= Emirate of Şirvan =

Kurdish emirate of Şirvan

Şirvan Emirate (-1840s, Mîrektiya Şêrwanê) was a Kurdish beylik centered around Şirvan after the fall of the Ayyubid dynasty. The founder of Şirvan was Emir Hasan who was a relative of Emir Kor of the Soran Emirate. The emirate ultimately lost its autonomy due to the Ottoman centralization policies in the mid-1840s and its Kurdish leaders were driven out. At its peak, the emirate included much of the area from Bitlis to Hakkâri including Kurtalan and its rulers were loyal to Bohtan Emirate to the south and its leader Bedir Khan Beg. Although removed from power, the descendants of the former rulers of Şirvan still commanded respect in the area towards the end of the 19th century.

== History ==
The ancestors of the rulers of Şirvan were viziers for the Ayyubids and are said to either have originated from nearby Hasankeyf or from kings in Şirvan, from whom they inherited the principality from. Under Emir Hasan, the territory was divided into three feudal domains: Şirvan (center), Kafra and Irvan. Hasan was succeeded by his son, Emir Shah Mohammed, while his four other sons were sent to different fortresses to govern Kafra and Irvan. After the death of all of Shah Mohammed's brothers, with no male heir to govern the two domains, they were handed over to Emir Shah Mohammed.
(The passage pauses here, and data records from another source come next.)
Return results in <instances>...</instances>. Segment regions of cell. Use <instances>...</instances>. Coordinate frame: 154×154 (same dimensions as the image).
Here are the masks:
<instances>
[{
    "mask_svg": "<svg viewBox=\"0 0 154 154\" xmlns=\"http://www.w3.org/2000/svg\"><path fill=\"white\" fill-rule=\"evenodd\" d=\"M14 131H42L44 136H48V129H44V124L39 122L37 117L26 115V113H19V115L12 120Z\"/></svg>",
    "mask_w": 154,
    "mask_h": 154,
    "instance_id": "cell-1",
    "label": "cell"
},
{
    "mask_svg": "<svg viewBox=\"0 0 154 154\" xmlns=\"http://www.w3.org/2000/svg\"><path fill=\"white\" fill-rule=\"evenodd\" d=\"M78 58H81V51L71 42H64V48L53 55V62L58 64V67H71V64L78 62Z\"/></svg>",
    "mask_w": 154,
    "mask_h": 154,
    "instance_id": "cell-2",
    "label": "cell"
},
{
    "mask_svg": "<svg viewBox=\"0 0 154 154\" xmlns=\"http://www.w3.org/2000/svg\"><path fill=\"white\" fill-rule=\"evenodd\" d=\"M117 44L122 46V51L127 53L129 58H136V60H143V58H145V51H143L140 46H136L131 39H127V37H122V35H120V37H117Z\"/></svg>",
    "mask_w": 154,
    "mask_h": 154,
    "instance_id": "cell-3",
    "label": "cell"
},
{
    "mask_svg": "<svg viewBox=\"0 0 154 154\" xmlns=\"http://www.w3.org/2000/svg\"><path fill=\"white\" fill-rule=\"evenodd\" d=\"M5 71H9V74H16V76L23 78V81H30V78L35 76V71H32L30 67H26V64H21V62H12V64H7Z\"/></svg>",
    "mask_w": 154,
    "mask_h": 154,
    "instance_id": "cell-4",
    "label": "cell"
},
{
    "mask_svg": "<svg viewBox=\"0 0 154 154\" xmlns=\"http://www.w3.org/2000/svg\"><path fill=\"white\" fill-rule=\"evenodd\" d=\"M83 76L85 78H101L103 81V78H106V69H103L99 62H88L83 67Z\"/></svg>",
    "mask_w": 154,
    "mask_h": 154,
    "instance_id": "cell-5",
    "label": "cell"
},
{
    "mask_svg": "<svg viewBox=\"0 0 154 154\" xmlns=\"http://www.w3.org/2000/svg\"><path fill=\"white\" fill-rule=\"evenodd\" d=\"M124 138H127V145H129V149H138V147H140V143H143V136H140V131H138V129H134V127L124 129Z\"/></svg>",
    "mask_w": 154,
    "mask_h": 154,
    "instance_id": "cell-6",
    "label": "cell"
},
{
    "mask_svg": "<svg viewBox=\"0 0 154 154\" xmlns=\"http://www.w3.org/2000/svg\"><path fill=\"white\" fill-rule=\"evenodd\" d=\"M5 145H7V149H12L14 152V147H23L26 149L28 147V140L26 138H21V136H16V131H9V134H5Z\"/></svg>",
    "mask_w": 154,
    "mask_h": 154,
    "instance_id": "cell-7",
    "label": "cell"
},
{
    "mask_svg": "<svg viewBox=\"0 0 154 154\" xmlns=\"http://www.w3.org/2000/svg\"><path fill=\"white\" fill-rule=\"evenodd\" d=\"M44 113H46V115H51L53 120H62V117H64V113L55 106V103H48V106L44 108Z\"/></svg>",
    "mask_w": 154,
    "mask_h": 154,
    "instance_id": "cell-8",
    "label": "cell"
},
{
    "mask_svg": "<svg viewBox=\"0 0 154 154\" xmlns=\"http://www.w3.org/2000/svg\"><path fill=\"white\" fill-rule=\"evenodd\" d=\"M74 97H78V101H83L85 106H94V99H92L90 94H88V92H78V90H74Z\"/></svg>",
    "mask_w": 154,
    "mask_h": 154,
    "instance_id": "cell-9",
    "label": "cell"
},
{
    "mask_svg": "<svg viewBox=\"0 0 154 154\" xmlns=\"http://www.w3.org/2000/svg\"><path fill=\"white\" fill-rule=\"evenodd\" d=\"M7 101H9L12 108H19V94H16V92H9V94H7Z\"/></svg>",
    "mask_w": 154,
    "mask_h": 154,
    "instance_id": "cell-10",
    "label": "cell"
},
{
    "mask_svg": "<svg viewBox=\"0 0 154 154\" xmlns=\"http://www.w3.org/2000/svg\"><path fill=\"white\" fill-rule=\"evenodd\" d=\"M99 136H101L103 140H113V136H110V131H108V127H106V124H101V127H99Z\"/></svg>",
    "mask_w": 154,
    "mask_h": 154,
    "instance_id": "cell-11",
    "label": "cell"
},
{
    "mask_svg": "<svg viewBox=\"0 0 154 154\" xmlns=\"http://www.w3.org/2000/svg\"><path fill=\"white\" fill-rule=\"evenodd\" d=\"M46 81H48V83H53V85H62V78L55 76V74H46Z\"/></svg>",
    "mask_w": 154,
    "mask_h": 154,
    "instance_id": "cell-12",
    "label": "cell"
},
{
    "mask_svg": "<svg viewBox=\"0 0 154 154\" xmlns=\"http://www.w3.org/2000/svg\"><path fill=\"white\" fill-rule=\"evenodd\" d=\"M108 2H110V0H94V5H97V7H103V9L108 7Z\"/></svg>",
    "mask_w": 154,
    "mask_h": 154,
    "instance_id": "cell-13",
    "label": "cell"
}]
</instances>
When Timur swept through the region in 1394, he also captured Şirvan, which he handed over to Qara Osman of the Aq Qoyunlu in 1402. After shortly being under Kara Koyunlu reign, Uzun Hasan recaptured the region for the Aq Qoyunlu again in 1468. The region was captured by Ismail I in 1508. After the Ottoman victory in the Battle of Chaldiran in 1514, and the supportive stance among the local Kurds, Selim I chose to let Idris Bitlisi and Bıyıklı Mehmed Pasha administer the area until Constantinople centralized its power in the mid-1840s.